Wednesday, April 04, 2007

Theorybomb! The Anus/Onus of the Metaphorician

"Truths are … metaphors that have become worn out and have been drained of sensuous force…"
-Friedrich Nietzsche, “On Truth and Lying in an Extra-Moral Sense”

Let’s tweak the Nietzsch: As every novel metaphor is a propositional untruth, is bullshit, so a moral burden lingers upon the lips from which metaphor issues. This is the Anus/Onus of the Metaphorician. This burden does not pertain to the dead metaphors that limn the folk consciousness of our language. It may be that poets, too, are exempt from it, or at least answerable to different (not to say higher) ethical demands. The Anus/Onus of the Metaphorician casts its shadow on those who would tease out novel metaphors in the realm of what we’ll call “open discourse”, discourse which exists outside of any aesthetic frame, as one of many strident noema which are said to constitute the “real world” (whatever the hell that term means). Barstool chatter, boardroom conversations, and your intense negotiations with a young flyboy over how much this hand-job behind the dumpster is going to cost you—these are open discourse. Words uttered by actors, passages from novels, and the lyrics of songs are not.

How to take the following metaphor, then? (A man by the name of Henry Copeland is describing the flexibility and versatility of blogs versus traditional newspapers, even as newspapers belatedly rush to modernize):

“A newspaper is a boat, a highly evolved mechanism designed and built to float in water. Blogs are bikes, built to cruise in another environment. Now, you can pull a bunch of planking off a boat and add wheels and pedals, but that won't make it as light and maneuverable as a bike.”

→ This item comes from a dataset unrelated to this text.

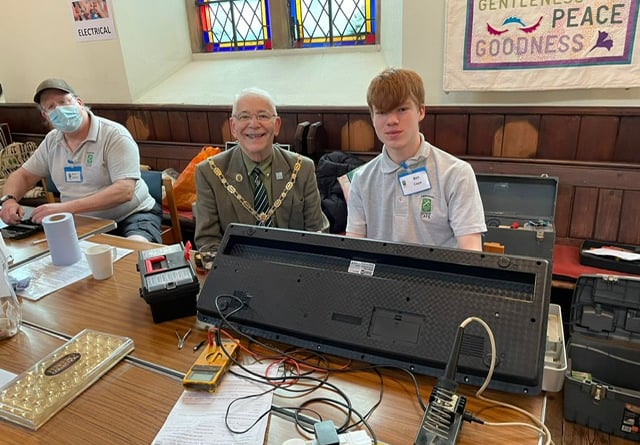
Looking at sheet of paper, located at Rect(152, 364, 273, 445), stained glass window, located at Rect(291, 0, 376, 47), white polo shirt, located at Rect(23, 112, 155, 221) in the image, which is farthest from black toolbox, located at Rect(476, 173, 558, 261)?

I’ll tell you how to take this: despise it. This is a metaphor so unwieldy and shit-stained that it is hardly a metaphor. It is really more like a half-assed allegory, so byzantine and torturous are the paths of its logic. This is horrible.

The Anus/Onus of the Metaphorician consists of a single stipulation, or rather, an imperative: that in the realm of open discourse, metaphorical riffing should remain within ethical bounds. If metaphor is uncouth, it is as good as willful deceit; it retains the lapsarian stench of falsehood, which is the birthright of every novel metaphor. Mr. Copeland’s scabrous metaphorical abomination is as good as a lie—for it is a lie. The artfully spun metaphor, on the other hand, is loosed from the categories of discursive truth and untruth on the swooning upward draft of aesthetic revelation, in exactly the same way that fiction and poetry have fixed themselves in a firmament beyond the moral reproach of “truthiness”, as Colbert might put it.* The ethical metaphor in open discourse is in fact a brief and violent, regenerative flowering of the human verbal-aesthetic impulse, and all the more moral for it. So, readers, go forth and metaphor, but make sure they are good metaphors, or else you are a dirty, filthy, Copelandic liar, you mendacious strumpet. You brute.

Ok, so your metaphors must be apt, but who gets to adjudicate? Metaphorical morality, like general human morality, is a chaotic system of confused and sometimes conflicting subsystems. It begs an arbiter. Churches have their priests, temples their rabbis, mosques their imams. Who might be the preacher-man in the Pentacostal Idlewild Reformed 5th Day Adventist Church of Latter-Day Metaphor? Allow me to suggest myself for this job. Please. I think about metaphors a lot. I am neat and clean. I mean, I didn’t used to be, but I am now, so that shows how I overcame adversity. I also wrote my senior thesis on metaphors. Translation too, the thesis was about translation and metaphors. It was half about metaphors.

Please give me this.

*Does anyone else think that “truthiness” is a really useful word? I feel like it has a practical, neutral valance that “veracity” does not… is it media-hyped folly to embrace this spring chicken? Perhaps wise and thoughtful language-ist Joe should think on this.